Pentma vuol dire pietra, ma questo blog è solo un sassolino, come ce ne sono tanti. Forse solo un po' più striato.
domenica, maggio 04, 2008
Le vacanze!!!
Se il viaggio è un inferno
Il volo è annullato. L’hotel di sogno si rivela una catapecchia. Il soggiorno prenotato on line, una truffa. E si resta 48 ore in aeroporto. Ecco come difendersi, punto per punto
Volo annullato
Scarsa puntualità? Overbooking? Servizi scadenti? Mentre si apre una nuova era per i viaggiatori, il turismo spaziale, con Richard Branson che crea la Virgin Galactic e promette per gli inizi del 2010 il decollo dell’astronave SpaceShipTwo (200 mila dollari per due ore e mezzo in orbita), sulla terra continuiamo a dibatterci fra disservizi e insoddisfazioni.
Secondo Federconsumatori, lo sportello nazionale di tutela del turista che nella sola estate 2007 ha assistito 3500 persone, e ricevuto 30.000 lamentele di disservizi, i reclami legati al trasporto aereo (dalle cancellazioni e spostamenti del volo allo smarrimento del bagaglio) sono in forte e costante aumento. Anche se in cima alla lista rimangono disagi e disillusioni relativi ai pacchetti tutto compreso (33%): problemi non solo di trasporto, ma anche promesse di alberghi che si rivelano scadenti, spiagge troppo lontane, piscine senz’acqua.
Regole e diritti
L'aereo non c'è
Come difendersi? Prima di tutto informandosi dei propri diritti. Dall’inizio del Duemila, la legislazione si è aggiornata: oggi sono tre i documenti cui fare riferimento. Primo, il Codice del Consumo, la bibbia della difesa per ogni acquisto, di qualsiasi prodotto: gli articoli dall’82 al 100 si riferiscono ai viaggi comperati in agenzia, quelli dal 45 al 68 agli acquisti su internet. Ci sono poi la legge 1084/1977, per i pacchetti-vacanza, e il Regolamento europeo 261, in vigore in Italia dal 2005, che tenta di mettere un freno al malcostume dell’overbooking. È il più diffuso, anche se le compagnie aeree sono costrette a rimborsi sempre più salati. Queste regole valgono per tutti i voli effettuati da compagnie europee che partono o giungono nell’Unione: charter e low cost inclusi. E anche per i vettori di altre nazioni, quando partono da un aeroporto Ue. Altrimenti valgono le disposizioni dei rispettivi Paesi. Il negato imbarco è molto più frequente di quanto si possa pensare. E si basa su una serie di regole statistiche, che ipotizzano quanti passeggeri non si presenteranno al check-in.

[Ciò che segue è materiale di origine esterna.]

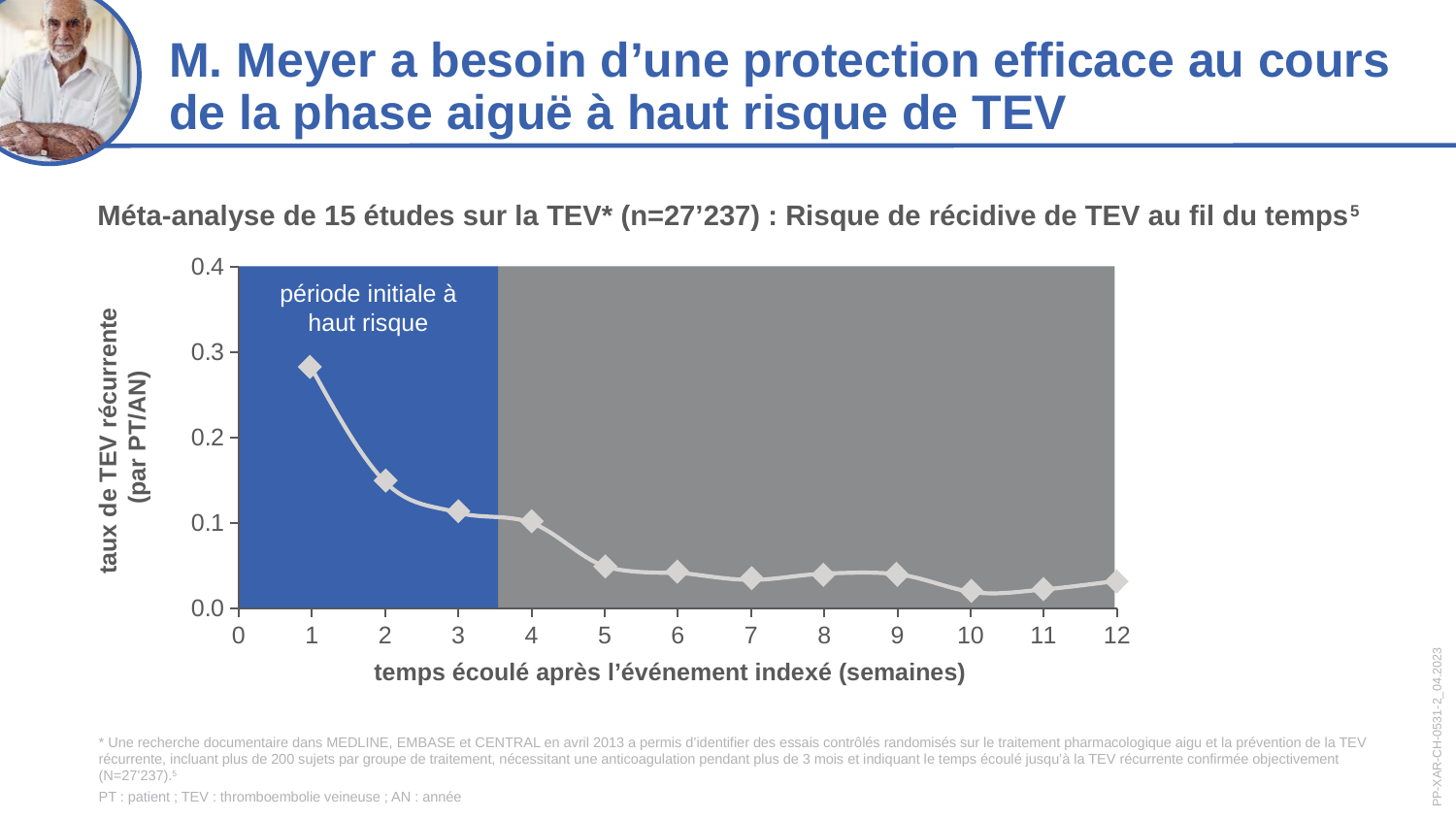
Is the value at week 1 greater or less than 0.2? greater Is the value at week 2 greater or less than 0.2? less What kind of chart is shown on the slide? line chart What label is written in the blue shaded area of the chart? période initiale à haut risque At which week is the recurrent VTE rate highest? 1 Is the value at week 2 greater or less than 0.1? greater What is the label of the x axis? temps écoulé après l’événement indexé (semaines) How many data points are plotted on the line? 12 Do the values rise or fall as the number of weeks after the index event increases? fall Which is larger, the value at week 1 or the value at week 12? week 1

Ma non è una esclusiva degli aerei: anche i tour operator, che mettono insieme voli, sistemazioni alberghiere ed escursioni, giocano sull’overbooking quando vendono più camere d’albergo di quelle prenotate.
Azioni legali
Che sia voluto o meno, non ci si può difendere più di tanto, prima o durante lo sfacelo della vacanza. L’unica soddisfazione rimane un risarcimento al ritorno. La soluzione più rapida, economica e indolore resta la conciliazione, o il patteggiamento. Da fare subito, già in aeroporto nel caso di disservizio aereo, o appena tornati: ci sono dieci giorni di tempo per reclamare con l'agente di viaggi, meglio se con l’aiuto di un’associazione dei consumatori. La Camera di commercio di Milano, per esempio, ha aperto uno sportello di conciliazione: arbitrato “amichevole” che deve essere intrapreso dalle parti in causa. Basta che una non si presenti per mandare tutto in fumo. Altre Camere di commercio offrono lo stesso servizio.
Nel frattempo si fa strada il principio del danno morale ed esistenziale: anche i più alti gradi di giudizio concordano che non c’è nulla che ripaghi dalla delusione di una vacanza andata male. Si può finire nelle aule di tribunale. E vincere. Un esempio? Nel 2007 la Cassazione ha riconosciuto il danno esistenziale ai passeggeri abbandonati alle Tremiti dalla compagnia di navigazione C.t.m., che aveva affrontato la traversata da Peschici nonostante i bollettini meteo non favorevoli.
I tempi della giustizia sono però molto lunghi. Infatti, se per un patteggiamento con il tour operator in pochi mesi si ottiene un risarcimento, ricorrere al giudice di pace (è possibile solo se il valore del viaggio non supera i 2588 euro) significa aspettare almeno un anno e mezzo, addirittura tre o quattro per una causa in tribunale e ancor di più se non ci si accontenta del primo grado e si vuole ricorrere.